All Aboard: Supertrain Returns to Calgary
Calgary recently played host to Supertrain, one of Canada's largest and most celebrated model train shows — and this year's event brought out the full passion of the hobby community in force.
More than 100 exhibitors filled the venue, each bringing carefully constructed layouts, rare rolling stock, and years of accumulated knowledge. For the uninitiated, it can look like a niche gathering. But spend five minutes walking the floor and you quickly realize: this is serious craft.
Two Decades of Track-Laying
Among the exhibitors making the most noise — figuratively speaking — was the Calgary Model Trainmen, a local club whose railroad layout has been taking shape for over 20 years. The layout is a living, evolving project: tunnels added one year, a mountain range the next, entire town scenes built and rebuilt as members refine their vision.
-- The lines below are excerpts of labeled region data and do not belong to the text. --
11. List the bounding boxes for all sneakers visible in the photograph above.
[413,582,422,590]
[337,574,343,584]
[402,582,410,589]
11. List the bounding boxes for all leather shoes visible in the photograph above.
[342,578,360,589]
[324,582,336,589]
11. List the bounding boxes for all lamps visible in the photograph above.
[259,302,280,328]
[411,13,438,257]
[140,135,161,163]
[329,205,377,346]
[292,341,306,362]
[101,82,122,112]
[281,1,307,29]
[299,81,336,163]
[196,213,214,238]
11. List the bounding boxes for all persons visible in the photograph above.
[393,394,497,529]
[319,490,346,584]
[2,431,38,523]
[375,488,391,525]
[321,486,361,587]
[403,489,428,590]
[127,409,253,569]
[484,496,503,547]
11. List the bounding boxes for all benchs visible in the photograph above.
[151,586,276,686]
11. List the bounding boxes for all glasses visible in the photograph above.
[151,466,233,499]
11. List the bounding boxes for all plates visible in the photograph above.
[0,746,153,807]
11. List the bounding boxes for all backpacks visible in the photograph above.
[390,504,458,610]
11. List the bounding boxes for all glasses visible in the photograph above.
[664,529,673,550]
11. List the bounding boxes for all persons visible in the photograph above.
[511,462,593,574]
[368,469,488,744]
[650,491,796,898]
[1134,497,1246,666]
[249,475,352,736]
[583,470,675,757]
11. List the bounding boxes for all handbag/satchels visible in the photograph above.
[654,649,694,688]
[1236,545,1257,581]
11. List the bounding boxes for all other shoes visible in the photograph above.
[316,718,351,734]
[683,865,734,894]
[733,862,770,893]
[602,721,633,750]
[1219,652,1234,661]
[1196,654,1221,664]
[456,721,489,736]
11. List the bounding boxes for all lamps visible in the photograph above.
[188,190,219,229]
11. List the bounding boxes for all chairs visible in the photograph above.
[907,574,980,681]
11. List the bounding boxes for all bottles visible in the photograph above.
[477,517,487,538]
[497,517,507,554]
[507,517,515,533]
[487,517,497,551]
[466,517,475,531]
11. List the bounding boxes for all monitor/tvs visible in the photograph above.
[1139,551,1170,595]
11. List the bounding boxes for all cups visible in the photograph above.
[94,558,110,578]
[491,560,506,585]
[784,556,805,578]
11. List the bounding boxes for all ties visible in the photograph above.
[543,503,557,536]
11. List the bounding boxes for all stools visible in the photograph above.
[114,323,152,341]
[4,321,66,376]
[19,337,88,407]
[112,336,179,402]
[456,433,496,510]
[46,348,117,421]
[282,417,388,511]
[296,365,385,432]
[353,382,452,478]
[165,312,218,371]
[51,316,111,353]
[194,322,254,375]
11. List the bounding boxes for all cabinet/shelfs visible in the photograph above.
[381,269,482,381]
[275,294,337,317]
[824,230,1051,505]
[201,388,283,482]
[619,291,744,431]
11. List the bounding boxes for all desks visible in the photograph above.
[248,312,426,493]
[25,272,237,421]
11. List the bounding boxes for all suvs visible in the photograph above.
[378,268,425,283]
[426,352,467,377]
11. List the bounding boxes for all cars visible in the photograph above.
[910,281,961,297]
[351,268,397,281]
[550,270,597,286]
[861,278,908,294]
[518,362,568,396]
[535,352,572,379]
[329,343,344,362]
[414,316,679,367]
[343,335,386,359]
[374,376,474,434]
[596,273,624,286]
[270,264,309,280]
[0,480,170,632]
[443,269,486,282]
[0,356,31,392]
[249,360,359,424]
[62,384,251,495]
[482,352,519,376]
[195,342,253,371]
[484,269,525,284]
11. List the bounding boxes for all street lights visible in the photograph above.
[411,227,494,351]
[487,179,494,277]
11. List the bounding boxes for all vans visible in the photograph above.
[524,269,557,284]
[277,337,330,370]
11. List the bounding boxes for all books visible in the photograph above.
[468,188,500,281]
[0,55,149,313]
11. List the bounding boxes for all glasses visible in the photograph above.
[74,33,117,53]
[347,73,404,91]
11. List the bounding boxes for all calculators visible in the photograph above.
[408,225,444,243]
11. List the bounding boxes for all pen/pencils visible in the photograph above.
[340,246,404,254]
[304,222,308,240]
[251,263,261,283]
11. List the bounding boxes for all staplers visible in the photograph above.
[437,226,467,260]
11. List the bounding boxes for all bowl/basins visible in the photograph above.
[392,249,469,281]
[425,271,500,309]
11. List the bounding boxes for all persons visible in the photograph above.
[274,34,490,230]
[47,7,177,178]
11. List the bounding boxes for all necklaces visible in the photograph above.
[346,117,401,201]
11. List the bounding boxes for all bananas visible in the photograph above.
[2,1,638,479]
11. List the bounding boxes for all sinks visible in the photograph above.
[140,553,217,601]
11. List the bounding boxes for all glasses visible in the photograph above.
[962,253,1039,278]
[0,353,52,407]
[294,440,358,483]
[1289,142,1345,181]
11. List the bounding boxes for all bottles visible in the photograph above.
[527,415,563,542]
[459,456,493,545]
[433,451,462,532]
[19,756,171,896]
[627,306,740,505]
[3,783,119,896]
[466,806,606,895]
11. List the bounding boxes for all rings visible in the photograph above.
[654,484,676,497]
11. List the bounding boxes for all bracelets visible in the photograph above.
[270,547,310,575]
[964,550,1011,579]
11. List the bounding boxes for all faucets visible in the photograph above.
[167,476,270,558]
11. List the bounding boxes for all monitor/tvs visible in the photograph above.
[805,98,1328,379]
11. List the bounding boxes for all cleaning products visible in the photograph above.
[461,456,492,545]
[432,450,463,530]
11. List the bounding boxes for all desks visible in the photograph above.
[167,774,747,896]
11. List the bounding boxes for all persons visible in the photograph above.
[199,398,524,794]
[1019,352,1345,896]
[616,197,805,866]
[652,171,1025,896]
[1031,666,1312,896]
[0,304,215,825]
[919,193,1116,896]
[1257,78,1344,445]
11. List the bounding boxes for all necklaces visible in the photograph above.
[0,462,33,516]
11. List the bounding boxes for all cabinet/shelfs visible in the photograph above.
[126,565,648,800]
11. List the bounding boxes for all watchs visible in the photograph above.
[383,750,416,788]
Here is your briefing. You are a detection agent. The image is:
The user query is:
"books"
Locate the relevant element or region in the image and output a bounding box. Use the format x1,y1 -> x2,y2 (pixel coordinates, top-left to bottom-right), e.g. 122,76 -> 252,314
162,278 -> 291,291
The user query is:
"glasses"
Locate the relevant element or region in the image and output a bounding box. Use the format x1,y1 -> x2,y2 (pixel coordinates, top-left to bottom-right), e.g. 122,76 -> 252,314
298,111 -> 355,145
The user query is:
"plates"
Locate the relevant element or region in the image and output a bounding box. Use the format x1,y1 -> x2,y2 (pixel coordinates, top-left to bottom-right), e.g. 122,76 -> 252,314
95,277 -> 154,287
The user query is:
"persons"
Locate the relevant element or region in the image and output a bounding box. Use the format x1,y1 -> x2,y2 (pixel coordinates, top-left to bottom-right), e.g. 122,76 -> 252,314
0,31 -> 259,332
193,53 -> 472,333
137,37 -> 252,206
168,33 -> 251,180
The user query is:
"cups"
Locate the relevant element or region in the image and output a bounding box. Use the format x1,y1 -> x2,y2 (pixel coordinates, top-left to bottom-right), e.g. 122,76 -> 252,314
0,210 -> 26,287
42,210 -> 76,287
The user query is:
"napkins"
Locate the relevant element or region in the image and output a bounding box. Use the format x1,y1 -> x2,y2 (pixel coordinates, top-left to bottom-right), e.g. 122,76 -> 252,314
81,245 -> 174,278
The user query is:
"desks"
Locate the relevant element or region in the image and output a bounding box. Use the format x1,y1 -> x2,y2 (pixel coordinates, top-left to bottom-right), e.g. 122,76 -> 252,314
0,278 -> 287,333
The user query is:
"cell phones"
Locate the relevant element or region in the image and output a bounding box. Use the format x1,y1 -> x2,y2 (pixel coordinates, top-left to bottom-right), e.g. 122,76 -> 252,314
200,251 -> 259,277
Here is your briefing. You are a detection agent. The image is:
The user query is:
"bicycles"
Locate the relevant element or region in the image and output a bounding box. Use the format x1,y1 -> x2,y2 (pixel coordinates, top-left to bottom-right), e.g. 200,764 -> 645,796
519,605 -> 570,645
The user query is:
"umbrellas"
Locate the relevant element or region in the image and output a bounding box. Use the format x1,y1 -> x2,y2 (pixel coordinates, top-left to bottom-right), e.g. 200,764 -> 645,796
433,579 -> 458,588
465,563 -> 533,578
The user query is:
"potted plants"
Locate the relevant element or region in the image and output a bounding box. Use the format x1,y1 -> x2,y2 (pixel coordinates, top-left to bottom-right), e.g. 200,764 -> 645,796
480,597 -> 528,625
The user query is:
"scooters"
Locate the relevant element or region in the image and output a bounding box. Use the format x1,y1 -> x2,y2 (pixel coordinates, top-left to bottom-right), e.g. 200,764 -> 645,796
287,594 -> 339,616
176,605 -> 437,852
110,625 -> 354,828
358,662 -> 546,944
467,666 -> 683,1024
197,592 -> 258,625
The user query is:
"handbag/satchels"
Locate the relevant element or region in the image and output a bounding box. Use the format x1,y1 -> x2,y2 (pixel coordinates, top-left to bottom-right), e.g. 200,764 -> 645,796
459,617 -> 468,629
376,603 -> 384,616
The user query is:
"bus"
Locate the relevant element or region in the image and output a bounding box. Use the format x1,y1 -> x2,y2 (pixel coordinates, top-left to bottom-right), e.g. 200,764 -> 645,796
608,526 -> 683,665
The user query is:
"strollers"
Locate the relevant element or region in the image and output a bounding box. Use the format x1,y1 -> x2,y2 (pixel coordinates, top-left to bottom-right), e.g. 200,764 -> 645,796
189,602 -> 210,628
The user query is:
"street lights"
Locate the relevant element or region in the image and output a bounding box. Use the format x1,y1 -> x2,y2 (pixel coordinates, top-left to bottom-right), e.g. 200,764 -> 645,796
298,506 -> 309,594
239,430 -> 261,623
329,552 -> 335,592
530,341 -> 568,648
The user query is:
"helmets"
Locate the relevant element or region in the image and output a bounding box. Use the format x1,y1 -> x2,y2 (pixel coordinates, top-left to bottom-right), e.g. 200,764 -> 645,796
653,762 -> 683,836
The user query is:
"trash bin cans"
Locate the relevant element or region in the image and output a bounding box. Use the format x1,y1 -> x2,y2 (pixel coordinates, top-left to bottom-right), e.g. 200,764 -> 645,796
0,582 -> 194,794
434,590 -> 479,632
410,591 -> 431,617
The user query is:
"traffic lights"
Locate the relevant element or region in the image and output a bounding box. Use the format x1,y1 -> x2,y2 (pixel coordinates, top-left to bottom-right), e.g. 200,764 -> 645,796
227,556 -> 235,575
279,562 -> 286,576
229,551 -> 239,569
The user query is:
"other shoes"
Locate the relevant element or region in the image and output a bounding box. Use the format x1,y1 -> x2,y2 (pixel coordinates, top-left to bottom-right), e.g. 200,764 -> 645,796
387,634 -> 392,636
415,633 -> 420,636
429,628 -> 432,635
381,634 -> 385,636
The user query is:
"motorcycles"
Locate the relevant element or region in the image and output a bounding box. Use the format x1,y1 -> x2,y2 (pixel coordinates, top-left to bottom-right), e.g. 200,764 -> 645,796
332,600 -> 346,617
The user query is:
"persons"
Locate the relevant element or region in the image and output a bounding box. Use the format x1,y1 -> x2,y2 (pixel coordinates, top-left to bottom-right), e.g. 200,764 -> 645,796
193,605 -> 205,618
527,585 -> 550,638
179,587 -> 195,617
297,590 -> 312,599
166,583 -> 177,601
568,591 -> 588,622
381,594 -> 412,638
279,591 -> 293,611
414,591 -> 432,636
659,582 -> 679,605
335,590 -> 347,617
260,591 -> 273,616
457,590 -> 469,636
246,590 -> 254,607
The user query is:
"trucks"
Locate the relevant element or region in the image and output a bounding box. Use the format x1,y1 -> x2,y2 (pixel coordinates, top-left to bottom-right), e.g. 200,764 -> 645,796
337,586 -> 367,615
The club came to Supertrain with their eye on the best layout award, a recognition that would validate years of painstaking work. But talking to members, it becomes clear the trophy is almost secondary. The real reward is showing the public what patient, collaborative craftsmanship looks like — and maybe inspiring the next generation of builders.
More Than a Hobby
For many in the model train world, the appeal runs deeper than miniature locomotives and hand-painted scenery. There's a living history to it — Canadian Pacific, Canadian National, VIA Rail, the transcontinental lines that stitched this country together. Recreating those routes in 1:87 scale is, in a way, an act of preservation.
Long-time hobbyists often speak about the meditative quality of the work: soldering track, painting ballast, weathering boxcars to look road-worn. It slows you down in the best possible way.
For younger members joining clubs like the Calgary Model Trainmen, it's also a bridge to older generations. Grandfathers and grandchildren bent over the same layout, debating whether the signal tower looks right or if the locomotive sounds too clean. It's one of those rare hobbies where the age gap collapses entirely.
A Tradition Worth Keeping
Supertrain has been running for years, and its continued draw — 100-plus exhibitors is no small feat for a hobby show — suggests the community is healthy and growing. Canadian model train clubs operate from coast to coast, with chapters in Vancouver, Edmonton, Winnipeg, Toronto, and beyond.
Whether the Calgary Model Trainmen took home the top award this year or not, their layout will keep evolving. Next year, there'll be something new to show. That's the thing about a project built over two decades: it's never really finished, and that's exactly the point.